▸ **What you need to do**: Reproduce word for word everything in the post on selfies and TDOR from "So Erin Gloria" down to "adult human person.".

On Selfies and TDOR.

So Erin Gloria Ryan, the Jez writer responsible for this elitist schlock, writes a deliciously long tl;dr post about the evils of selfies in response to Rachel Simmons’ Slate piece. She writes:

Retaking a photo 12 times until your chin looks right is in no way analogous to asking your boss for a raise. Nor is it the sort of self-promotion that results in anything but a young woman reinforcing the socially-engrained notion that the most valuable thing she has to offer the world is her looks. If culture were encouraging women to be smart, the word of the year would be “diplomie” and the definition would be “a photo of an academic achievement posted to social media.” “Here’s my face!” is not an accomplishment. Feeling pretty is nice, but goddamn — “beauty” far from the most important thing about being a fully-actualized adult human person.

Where would we be without another mainstream feminist site telling us how we’re DOIN IT RONG? In a better place, I’m guessing. Luckily for us, Bad feminist @convergecollide had the awesome idea to start #feministselfie and the rest was hashtag history.

As others have pointed out, self love is a radical act, especially if you aren’t white (or close to it). Given recent conversations I’ve had with friends about self-esteem, daily women-bashing on #BlackTwitter and the huge response to #feministselfie (trending topic, yo), it’s clear just how necessary it is. It is a beautiful act of self-affirmation and if one chooses to draw power from it, more power to ’em. Check out Mommyish and xoJane for a more thoughtful take.

…and with that, we can now go back to debating Beyonce’s feminism.

Yesterday marked the 15th International Transgender Day of Remembrance. According to the TVT Project, 238 trans people have been murdered worldwide. The Advocate has a moving tribute to the trans women and men slain in the past year, and Janet Mock’s letter to Islan Nettles is still one of the most powerful pieces we’ve read this year. HuffPo offers a beautiful essay from JamieAnn Meyers. Over at Colorlines, Vonn Diaz writes about the barriers trans workers face in the workplace.

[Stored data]
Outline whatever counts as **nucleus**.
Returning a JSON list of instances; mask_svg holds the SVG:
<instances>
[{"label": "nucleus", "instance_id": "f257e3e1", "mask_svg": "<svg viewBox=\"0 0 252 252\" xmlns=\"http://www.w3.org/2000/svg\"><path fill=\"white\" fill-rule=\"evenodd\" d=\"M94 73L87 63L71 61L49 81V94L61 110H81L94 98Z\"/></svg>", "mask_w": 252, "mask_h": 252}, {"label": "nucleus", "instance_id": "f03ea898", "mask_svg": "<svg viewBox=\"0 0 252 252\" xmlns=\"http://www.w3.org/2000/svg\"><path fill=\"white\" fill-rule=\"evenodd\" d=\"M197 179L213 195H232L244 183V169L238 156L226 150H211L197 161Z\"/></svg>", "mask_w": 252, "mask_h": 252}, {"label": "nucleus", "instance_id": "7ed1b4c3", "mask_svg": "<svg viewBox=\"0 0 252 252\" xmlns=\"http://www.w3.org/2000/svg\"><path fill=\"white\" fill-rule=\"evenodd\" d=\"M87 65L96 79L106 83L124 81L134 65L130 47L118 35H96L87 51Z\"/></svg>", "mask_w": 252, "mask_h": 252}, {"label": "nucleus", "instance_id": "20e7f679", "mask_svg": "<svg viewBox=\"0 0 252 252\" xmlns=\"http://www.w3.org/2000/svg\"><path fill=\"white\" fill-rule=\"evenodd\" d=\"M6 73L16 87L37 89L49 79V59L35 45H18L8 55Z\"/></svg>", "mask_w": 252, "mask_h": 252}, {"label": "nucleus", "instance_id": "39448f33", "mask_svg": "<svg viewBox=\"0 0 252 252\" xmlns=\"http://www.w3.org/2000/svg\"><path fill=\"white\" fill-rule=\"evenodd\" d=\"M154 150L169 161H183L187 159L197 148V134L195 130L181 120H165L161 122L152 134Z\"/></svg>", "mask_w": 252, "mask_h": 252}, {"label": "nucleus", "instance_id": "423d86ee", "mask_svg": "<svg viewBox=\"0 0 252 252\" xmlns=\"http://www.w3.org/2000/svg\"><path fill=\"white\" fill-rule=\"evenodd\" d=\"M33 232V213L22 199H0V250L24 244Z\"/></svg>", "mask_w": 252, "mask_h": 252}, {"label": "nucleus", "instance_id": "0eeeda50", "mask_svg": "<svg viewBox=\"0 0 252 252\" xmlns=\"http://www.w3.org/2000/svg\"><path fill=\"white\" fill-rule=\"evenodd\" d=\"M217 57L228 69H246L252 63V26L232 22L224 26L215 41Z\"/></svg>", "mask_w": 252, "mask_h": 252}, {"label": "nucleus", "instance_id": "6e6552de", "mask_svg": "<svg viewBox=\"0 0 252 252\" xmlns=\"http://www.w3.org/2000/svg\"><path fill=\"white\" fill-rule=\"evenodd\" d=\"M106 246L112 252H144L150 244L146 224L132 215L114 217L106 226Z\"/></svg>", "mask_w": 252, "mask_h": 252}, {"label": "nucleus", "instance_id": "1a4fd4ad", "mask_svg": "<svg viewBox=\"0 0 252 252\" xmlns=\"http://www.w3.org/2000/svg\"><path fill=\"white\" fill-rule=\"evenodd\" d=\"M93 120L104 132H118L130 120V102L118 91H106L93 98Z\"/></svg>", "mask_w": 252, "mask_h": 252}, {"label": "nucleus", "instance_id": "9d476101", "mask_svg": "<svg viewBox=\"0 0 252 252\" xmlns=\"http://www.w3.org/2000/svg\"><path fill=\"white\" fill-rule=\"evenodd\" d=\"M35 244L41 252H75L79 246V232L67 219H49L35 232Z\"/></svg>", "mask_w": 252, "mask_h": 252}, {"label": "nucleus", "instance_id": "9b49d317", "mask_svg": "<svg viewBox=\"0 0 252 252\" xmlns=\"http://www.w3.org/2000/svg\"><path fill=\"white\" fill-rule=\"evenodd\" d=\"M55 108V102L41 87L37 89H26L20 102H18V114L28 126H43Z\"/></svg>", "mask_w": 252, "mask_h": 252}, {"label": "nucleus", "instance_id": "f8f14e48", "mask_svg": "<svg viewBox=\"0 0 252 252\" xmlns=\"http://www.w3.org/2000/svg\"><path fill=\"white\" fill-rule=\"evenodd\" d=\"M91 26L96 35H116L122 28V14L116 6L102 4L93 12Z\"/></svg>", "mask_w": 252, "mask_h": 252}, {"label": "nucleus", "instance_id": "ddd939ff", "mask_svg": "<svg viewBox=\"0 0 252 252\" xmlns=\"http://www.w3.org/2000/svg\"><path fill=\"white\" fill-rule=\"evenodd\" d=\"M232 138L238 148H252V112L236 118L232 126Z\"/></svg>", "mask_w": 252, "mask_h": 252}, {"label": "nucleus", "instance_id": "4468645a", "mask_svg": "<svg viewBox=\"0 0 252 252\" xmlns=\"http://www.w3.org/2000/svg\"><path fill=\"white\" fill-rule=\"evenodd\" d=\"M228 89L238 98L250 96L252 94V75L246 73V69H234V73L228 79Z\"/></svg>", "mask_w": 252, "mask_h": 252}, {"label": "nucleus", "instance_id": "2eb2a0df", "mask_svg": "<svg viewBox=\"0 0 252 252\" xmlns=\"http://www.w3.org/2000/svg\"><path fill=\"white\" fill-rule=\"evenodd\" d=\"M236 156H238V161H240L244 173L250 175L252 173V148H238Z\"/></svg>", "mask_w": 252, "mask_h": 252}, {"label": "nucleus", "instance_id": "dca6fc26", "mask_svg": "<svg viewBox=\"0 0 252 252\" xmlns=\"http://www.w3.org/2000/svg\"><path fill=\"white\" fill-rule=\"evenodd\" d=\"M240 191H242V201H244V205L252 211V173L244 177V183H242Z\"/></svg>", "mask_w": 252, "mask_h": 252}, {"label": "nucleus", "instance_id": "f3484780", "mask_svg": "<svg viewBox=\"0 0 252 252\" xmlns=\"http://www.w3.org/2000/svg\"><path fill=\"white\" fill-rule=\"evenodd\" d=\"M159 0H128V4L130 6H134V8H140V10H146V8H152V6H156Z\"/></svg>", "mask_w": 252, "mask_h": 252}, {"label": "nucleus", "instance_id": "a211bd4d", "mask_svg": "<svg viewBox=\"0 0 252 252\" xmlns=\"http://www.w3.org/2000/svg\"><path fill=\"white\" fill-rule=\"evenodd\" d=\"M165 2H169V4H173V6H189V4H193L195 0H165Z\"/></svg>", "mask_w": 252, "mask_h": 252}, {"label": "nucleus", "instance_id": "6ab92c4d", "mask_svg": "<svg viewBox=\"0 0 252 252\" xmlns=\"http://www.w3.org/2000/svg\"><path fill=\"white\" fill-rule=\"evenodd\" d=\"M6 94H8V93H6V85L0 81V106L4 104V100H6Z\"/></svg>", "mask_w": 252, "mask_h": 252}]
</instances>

▸ **Answer below**:
So Erin Gloria Ryan, the Jez writer responsible for this elitist schlock, writes a deliciously long tl;dr post about the evils of selfies in response to Rachel Simmons’ Slate piece. She writes:

Retaking a photo 12 times until your chin looks right is in no way analogous to asking your boss for a raise. Nor is it the sort of self-promotion that results in anything but a young woman reinforcing the socially-engrained notion that the most valuable thing she has to offer the world is her looks. If culture were encouraging women to be smart, the word of the year would be “diplomie” and the definition would be “a photo of an academic achievement posted to social media.” “Here’s my face!” is not an accomplishment. Feeling pretty is nice, but goddamn — “beauty” far from the most important thing about being a fully-actualized adult human person.